(Passage for review)
= Beginning of Section =

I am working on phylogenetic studies where i have to select some outgroups for tree building. My question is how one can select the best outgroup for phylogenetic studiens
I think all options in the same order would be useful. I suggest the outgroup be the relative species to all other included in the tree further more should be older in the evolutionary time.
I agree with Mustafa! Usually I select (1) a species closely related to the group to be analyzed and (2) a species/species-group of the next superordinate unit closely related to the latter, i.e.(1), and possibly (3) so on!
Basically two groups of taxa: the first one (as has been said) taxa which are closely related to the study group. If you are studying species of one genus, you must include as outgroup species of other related genera. To determinate which are related genera, you can see published phylogenies in your group. Finally, you should include a group of species (1-2) not closely related to root the tree.
Include many taxa just outside your taxon of interest, and use only the most distant one of them (which may itself be a clade out of which you have perhaps sampled several subclades) as the outgroup in your analysis.
The choice of outgroups is a complicated issue as adding or removing some taxa can result in bold changes in the obtained trees and on characters´ optimization.
In principle, there is not such thing as a "best" outgroup. Must use as much outgroups as possible. You can think of it as a standar statistic analysis: data should not be discarded in the absence of strong evidence that justifies it. Also, the more data is included, the better is the character optimization during the analysis.
Really difficult especially if you are using the very best methods based on maximum likelihood models. If the outgroup is widely separated from the in-group, then you can be sure that really is an outgroup and doesn't belong somewhere within the in-groups. But if the chosen outgroup is to far away then the model of sequence evlolution is like to be poor for both the outgroup and the in-group because it is sort of trying to average organisms that probably follow different models of sequence evolution. Ideally you know enough about the biology of the in-group and the outgroup to choose a reasonable model for both..]
One thing I would do is to determine the best model In PAUP4 using the DT option and with and without the outgroup. Check to see if the respective models seem quite different from another (are the parameters radically diffenent?). If so try going with a somewhat more closely related outgroup if you can.

= End of Section =

(Given information)
= Beginning of Section =

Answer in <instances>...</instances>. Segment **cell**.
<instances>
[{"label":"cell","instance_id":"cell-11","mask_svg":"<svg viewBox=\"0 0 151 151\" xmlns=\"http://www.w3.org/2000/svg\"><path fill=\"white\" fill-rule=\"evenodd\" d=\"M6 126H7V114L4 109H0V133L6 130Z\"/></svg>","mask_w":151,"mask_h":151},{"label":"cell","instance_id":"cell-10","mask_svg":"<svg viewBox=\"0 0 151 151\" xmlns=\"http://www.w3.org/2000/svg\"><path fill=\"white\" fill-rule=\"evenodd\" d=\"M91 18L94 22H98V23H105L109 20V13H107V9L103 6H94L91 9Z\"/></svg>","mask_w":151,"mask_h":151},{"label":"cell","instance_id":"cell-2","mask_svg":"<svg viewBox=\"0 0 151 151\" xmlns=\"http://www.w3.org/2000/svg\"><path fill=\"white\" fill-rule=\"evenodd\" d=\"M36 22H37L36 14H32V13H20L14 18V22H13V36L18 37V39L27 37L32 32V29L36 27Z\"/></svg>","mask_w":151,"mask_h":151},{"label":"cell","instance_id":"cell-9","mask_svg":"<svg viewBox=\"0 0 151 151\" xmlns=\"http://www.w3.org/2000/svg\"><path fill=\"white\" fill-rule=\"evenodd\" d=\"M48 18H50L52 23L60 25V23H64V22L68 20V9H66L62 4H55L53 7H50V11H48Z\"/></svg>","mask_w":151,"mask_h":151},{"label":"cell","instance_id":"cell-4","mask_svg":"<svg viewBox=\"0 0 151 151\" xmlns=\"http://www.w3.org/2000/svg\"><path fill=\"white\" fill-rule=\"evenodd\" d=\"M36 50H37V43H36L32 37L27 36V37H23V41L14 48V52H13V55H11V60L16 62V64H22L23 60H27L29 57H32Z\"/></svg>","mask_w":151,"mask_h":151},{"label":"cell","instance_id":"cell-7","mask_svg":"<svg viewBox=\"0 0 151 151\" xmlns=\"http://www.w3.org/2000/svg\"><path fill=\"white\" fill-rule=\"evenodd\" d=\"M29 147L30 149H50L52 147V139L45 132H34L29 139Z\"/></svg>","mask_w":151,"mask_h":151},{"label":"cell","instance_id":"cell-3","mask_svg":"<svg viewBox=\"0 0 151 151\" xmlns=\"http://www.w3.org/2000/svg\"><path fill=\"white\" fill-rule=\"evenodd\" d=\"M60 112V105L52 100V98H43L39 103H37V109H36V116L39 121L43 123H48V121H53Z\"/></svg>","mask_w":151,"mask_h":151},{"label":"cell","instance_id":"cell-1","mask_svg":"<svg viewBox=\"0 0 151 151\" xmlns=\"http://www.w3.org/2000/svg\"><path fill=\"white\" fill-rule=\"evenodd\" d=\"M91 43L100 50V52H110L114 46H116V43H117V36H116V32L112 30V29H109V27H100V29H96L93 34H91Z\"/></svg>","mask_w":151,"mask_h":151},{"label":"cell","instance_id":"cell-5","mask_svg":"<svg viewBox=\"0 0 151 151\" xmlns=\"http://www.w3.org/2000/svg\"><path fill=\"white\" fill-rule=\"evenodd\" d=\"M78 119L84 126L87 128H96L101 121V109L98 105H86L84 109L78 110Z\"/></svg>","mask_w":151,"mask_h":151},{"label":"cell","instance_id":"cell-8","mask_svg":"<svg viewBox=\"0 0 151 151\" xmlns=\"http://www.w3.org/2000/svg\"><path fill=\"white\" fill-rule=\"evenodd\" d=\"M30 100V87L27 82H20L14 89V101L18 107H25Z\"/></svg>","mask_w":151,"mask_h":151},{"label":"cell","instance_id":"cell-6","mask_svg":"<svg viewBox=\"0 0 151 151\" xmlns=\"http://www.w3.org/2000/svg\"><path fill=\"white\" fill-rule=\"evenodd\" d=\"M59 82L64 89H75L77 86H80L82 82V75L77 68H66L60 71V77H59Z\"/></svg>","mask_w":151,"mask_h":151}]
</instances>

= End of Section =

(Problem requirements)
Answer these about the outgroup discussion:
1. Which person does one poster say they agree with?
2. To root the tree, what group of species should be included, according to the poster who describes two groups of taxa?
3. Which program and option does one poster use to determine the best model?
The data above come from a source unrelated to the text.

(Response to this exercise)
1. Mustafa.
2. A group of one or two species that are not closely related.
3. PAUP4 with the DT option.